** TASK DESCRIPTION **
Quote every line below exactly and skip any picture.

** DATA SUPPLIED **
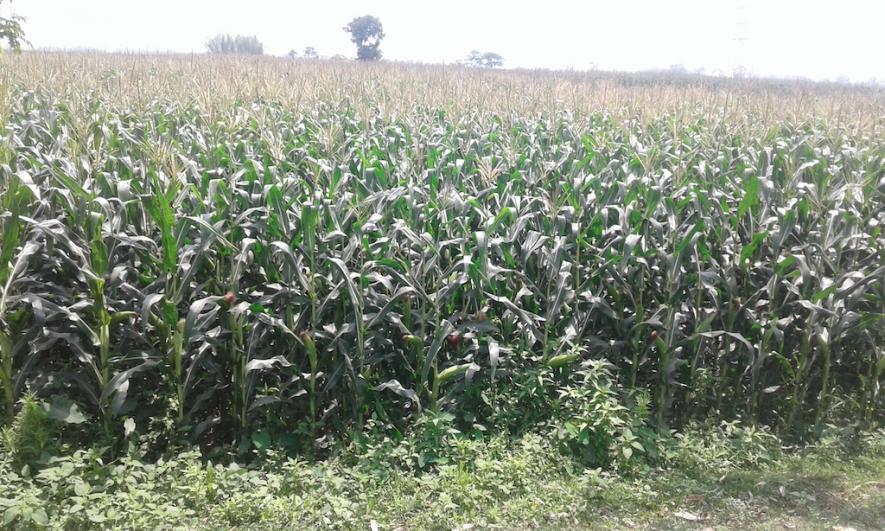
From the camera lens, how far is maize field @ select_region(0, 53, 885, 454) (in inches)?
144

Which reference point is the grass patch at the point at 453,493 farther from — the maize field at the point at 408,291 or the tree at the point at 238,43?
the tree at the point at 238,43

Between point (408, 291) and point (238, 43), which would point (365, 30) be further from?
point (408, 291)

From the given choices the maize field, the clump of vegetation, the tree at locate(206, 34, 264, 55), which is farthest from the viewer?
the tree at locate(206, 34, 264, 55)

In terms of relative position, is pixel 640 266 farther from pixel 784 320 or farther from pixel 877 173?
pixel 877 173

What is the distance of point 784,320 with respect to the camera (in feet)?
14.1

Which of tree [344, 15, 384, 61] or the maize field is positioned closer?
the maize field

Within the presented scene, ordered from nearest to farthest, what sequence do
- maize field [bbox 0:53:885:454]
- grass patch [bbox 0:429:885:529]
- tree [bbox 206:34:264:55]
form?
grass patch [bbox 0:429:885:529] < maize field [bbox 0:53:885:454] < tree [bbox 206:34:264:55]

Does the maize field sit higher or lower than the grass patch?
higher

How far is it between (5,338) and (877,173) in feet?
19.2

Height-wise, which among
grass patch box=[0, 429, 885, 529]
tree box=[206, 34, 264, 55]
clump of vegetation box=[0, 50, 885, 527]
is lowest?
grass patch box=[0, 429, 885, 529]

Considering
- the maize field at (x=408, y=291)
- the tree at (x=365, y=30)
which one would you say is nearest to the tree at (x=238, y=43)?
the tree at (x=365, y=30)

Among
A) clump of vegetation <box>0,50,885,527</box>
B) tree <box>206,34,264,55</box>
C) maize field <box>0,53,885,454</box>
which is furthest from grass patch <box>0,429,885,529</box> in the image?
tree <box>206,34,264,55</box>

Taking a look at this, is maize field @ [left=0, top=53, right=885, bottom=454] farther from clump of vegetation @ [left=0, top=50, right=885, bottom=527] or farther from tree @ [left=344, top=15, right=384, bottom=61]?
tree @ [left=344, top=15, right=384, bottom=61]

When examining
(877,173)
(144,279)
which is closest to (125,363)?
(144,279)
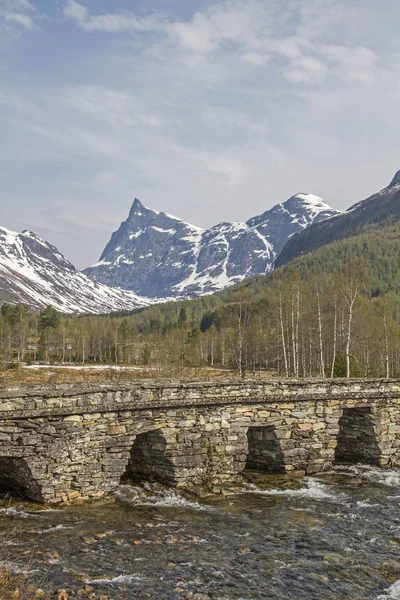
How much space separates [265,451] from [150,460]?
187 inches

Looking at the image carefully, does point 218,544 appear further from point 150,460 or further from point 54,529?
point 150,460

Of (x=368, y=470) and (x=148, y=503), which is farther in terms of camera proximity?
(x=368, y=470)

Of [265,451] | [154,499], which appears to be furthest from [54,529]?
[265,451]

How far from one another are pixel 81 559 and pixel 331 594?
539 centimetres

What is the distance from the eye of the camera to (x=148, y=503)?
1499 cm

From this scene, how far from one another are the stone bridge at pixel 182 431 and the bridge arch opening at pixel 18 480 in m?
0.04

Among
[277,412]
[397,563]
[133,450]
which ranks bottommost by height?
[397,563]

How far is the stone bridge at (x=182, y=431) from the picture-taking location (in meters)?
14.1

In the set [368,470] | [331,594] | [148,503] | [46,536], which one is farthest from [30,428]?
[368,470]

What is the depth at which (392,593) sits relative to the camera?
9.87m

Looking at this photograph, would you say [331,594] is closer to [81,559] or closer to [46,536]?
[81,559]

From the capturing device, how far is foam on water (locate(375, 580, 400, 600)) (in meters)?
9.65

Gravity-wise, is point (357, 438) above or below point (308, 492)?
above

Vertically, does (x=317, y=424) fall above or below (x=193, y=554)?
above
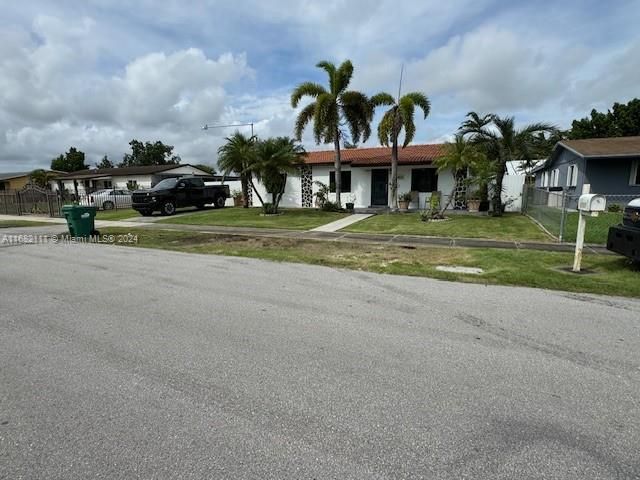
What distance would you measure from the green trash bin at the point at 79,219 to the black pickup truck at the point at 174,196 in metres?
7.44

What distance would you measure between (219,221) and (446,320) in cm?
1378

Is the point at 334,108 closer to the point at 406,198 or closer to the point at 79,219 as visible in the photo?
the point at 406,198

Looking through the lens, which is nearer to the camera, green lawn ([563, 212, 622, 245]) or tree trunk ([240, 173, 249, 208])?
green lawn ([563, 212, 622, 245])

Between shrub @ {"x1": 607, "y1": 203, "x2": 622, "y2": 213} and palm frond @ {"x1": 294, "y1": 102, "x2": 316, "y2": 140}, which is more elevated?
palm frond @ {"x1": 294, "y1": 102, "x2": 316, "y2": 140}

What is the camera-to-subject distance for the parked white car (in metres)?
25.6

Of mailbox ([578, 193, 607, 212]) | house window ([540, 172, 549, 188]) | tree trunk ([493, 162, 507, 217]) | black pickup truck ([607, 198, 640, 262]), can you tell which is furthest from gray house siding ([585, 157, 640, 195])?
mailbox ([578, 193, 607, 212])

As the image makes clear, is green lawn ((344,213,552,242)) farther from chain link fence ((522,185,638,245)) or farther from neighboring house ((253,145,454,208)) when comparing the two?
neighboring house ((253,145,454,208))

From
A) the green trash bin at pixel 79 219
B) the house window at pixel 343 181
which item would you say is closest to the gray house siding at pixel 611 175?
the house window at pixel 343 181

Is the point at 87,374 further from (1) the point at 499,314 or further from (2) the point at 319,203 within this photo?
(2) the point at 319,203

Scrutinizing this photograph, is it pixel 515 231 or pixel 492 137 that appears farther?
pixel 492 137

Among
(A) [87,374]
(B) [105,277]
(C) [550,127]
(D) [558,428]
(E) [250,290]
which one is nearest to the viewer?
(D) [558,428]

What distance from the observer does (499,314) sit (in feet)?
15.5

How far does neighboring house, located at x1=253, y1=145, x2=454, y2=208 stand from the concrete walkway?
3.76 meters

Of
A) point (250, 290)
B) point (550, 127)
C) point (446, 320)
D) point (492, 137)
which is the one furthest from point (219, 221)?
point (550, 127)
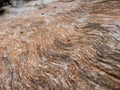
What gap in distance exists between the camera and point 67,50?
480cm

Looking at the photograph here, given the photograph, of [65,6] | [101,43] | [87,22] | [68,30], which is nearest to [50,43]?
[68,30]

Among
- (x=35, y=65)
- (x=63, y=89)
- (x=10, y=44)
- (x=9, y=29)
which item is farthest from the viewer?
(x=9, y=29)

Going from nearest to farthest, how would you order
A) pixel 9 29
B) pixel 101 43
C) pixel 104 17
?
pixel 101 43
pixel 104 17
pixel 9 29

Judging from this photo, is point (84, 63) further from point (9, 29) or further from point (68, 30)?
point (9, 29)

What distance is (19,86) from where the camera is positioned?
4594 millimetres

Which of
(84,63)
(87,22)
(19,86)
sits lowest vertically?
(19,86)

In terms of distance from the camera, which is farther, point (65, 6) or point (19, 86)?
point (65, 6)

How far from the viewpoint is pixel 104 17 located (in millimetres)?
5270

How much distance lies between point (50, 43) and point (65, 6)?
2.13m

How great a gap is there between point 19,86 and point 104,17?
249cm

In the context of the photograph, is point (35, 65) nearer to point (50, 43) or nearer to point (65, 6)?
point (50, 43)

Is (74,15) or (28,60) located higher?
(74,15)

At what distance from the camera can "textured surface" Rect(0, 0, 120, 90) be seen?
13.4 ft

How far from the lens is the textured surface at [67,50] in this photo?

** FINAL ANSWER **
From the camera lens, how far is maize field @ select_region(0, 53, 885, 454) (in inches)?
144

Which reference point is the grass patch at the point at 453,493 farther from — the maize field at the point at 408,291 or the tree at the point at 238,43?
the tree at the point at 238,43

Between point (408, 291) and point (238, 43), which would point (365, 30) be further from?
point (408, 291)

From the given choices the maize field, the clump of vegetation, the tree at locate(206, 34, 264, 55), which is farthest from the viewer?
the tree at locate(206, 34, 264, 55)

In terms of relative position, is pixel 640 266 farther from pixel 784 320 or farther from pixel 877 173?
pixel 877 173

What is the distance of point 784,320 with respect to the camera (in feet)?
14.1

Which of tree [344, 15, 384, 61] or the maize field is positioned closer?
the maize field

Within the presented scene, ordered from nearest to farthest, what sequence do
- maize field [bbox 0:53:885:454]
- grass patch [bbox 0:429:885:529]
- tree [bbox 206:34:264:55]
form?
grass patch [bbox 0:429:885:529] < maize field [bbox 0:53:885:454] < tree [bbox 206:34:264:55]

Does the maize field sit higher or lower than the grass patch?
higher

How far is it between (5,338) and (877,173) in feet?
19.2

Height-wise, which among
grass patch box=[0, 429, 885, 529]
tree box=[206, 34, 264, 55]
clump of vegetation box=[0, 50, 885, 527]
is lowest?
grass patch box=[0, 429, 885, 529]

Considering
- the maize field at (x=408, y=291)
- the tree at (x=365, y=30)
which one would you say is nearest to the tree at (x=238, y=43)?
the tree at (x=365, y=30)

Among
A) clump of vegetation <box>0,50,885,527</box>
B) tree <box>206,34,264,55</box>
C) maize field <box>0,53,885,454</box>
which is furthest from grass patch <box>0,429,885,529</box> in the image?
tree <box>206,34,264,55</box>

Taking a look at this, is maize field @ [left=0, top=53, right=885, bottom=454] farther from clump of vegetation @ [left=0, top=50, right=885, bottom=527] or farther from tree @ [left=344, top=15, right=384, bottom=61]?
tree @ [left=344, top=15, right=384, bottom=61]

When examining
(877,173)
(144,279)
which is closest to (125,363)?
(144,279)
How much space separates [265,451] from [150,460]?
187 inches

Looking at the image carefully, does point 218,544 appear further from point 150,460 or further from point 54,529?
point 150,460

Of (x=368, y=470) and (x=148, y=503), which is farther in terms of camera proximity?
(x=368, y=470)

Of [265,451] | [154,499], which appears to be furthest from [54,529]?
[265,451]

How far from one another are pixel 81 559 and pixel 331 594?
539 centimetres

What is the distance from the eye of the camera to (x=148, y=503)?
1499 cm

From this scene, how far from one another are the stone bridge at pixel 182 431 and the bridge arch opening at pixel 18 480 in m?
0.04

Among
[277,412]
[397,563]
[133,450]
which ranks bottommost by height?
[397,563]

How far is the stone bridge at (x=182, y=431) from the picture-taking location (in meters)?
14.1

In the set [368,470] | [331,594] | [148,503] | [46,536], which one is farthest from [30,428]?
[368,470]

What is the depth at which (392,593) sits relative to the camera?
9.87m

Looking at this photograph, would you say [331,594] is closer to [81,559] or closer to [46,536]?
[81,559]

From the capturing device, how far is foam on water (locate(375, 580, 400, 600)) (in meters)?
9.65

Gravity-wise, is point (357, 438) above or below point (308, 492)?
above

Vertically, does (x=317, y=424) fall above or below (x=193, y=554)?
above
What distance would you measure from the green trash bin at the point at 79,219 to the black pickup truck at the point at 174,196 in metres?
7.44

What distance would you measure between (219,221) and (446,320) in cm?
1378

Is the point at 334,108 closer to the point at 406,198 or closer to the point at 79,219 as visible in the photo?
the point at 406,198

Looking through the lens, which is nearer to the camera, green lawn ([563, 212, 622, 245]) or tree trunk ([240, 173, 249, 208])?
green lawn ([563, 212, 622, 245])

Between shrub @ {"x1": 607, "y1": 203, "x2": 622, "y2": 213} and palm frond @ {"x1": 294, "y1": 102, "x2": 316, "y2": 140}, which is more elevated?
palm frond @ {"x1": 294, "y1": 102, "x2": 316, "y2": 140}

What is the camera-to-subject distance for the parked white car (in metres)?
25.6

Of mailbox ([578, 193, 607, 212]) | house window ([540, 172, 549, 188]) | tree trunk ([493, 162, 507, 217]) | black pickup truck ([607, 198, 640, 262]), can you tell which is furthest from gray house siding ([585, 157, 640, 195])?
mailbox ([578, 193, 607, 212])

As the image makes clear, is green lawn ((344,213,552,242)) farther from chain link fence ((522,185,638,245)) or farther from neighboring house ((253,145,454,208)) when comparing the two?
neighboring house ((253,145,454,208))

From
A) the green trash bin at pixel 79 219
B) the house window at pixel 343 181
which item would you say is closest to the gray house siding at pixel 611 175?
the house window at pixel 343 181

Is the point at 87,374 further from (1) the point at 499,314 or further from (2) the point at 319,203 within this photo?
(2) the point at 319,203

Scrutinizing this photograph, is it pixel 515 231 or pixel 492 137 that appears farther?
pixel 492 137

Among
(A) [87,374]
(B) [105,277]
(C) [550,127]
(D) [558,428]
(E) [250,290]
which one is nearest to the viewer?
(D) [558,428]

What distance from the observer does (499,314) sit (in feet)?
15.5

How far does neighboring house, located at x1=253, y1=145, x2=454, y2=208 stand from the concrete walkway?
3.76 meters

Of
A) point (250, 290)
B) point (550, 127)
C) point (446, 320)
D) point (492, 137)
which is the one furthest from point (219, 221)?
point (550, 127)
What gap in distance exists between the camera and point 67,50?
480cm

Looking at the photograph here, given the photograph, of [65,6] | [101,43] | [87,22] | [68,30], which is nearest to [50,43]?
[68,30]

Among
- (x=35, y=65)
- (x=63, y=89)
- (x=10, y=44)
- (x=9, y=29)
which item is farthest from the viewer?
(x=9, y=29)

Going from nearest to farthest, how would you order
A) pixel 9 29
B) pixel 101 43
C) pixel 104 17
?
pixel 101 43
pixel 104 17
pixel 9 29

Judging from this photo, is point (84, 63) further from point (9, 29) or further from point (68, 30)?
point (9, 29)

What distance is (19,86) from where the camera is positioned?
4594 millimetres

Which of
(84,63)
(87,22)
(19,86)
sits lowest vertically?
(19,86)

In terms of distance from the camera, which is farther, point (65, 6) or point (19, 86)?
point (65, 6)

How far from the viewpoint is pixel 104 17 located (in millimetres)?
5270

How much distance lies between point (50, 43) and point (65, 6)?
2.13m

How great a gap is there between point 19,86 and point 104,17?
249cm

In the context of the photograph, is point (35, 65) nearer to point (50, 43) or nearer to point (65, 6)?
point (50, 43)

Is (74,15) or (28,60) located higher?
(74,15)

At what distance from the camera can "textured surface" Rect(0, 0, 120, 90) be seen?
13.4 ft

How far from the lens is the textured surface at [67,50] in this photo?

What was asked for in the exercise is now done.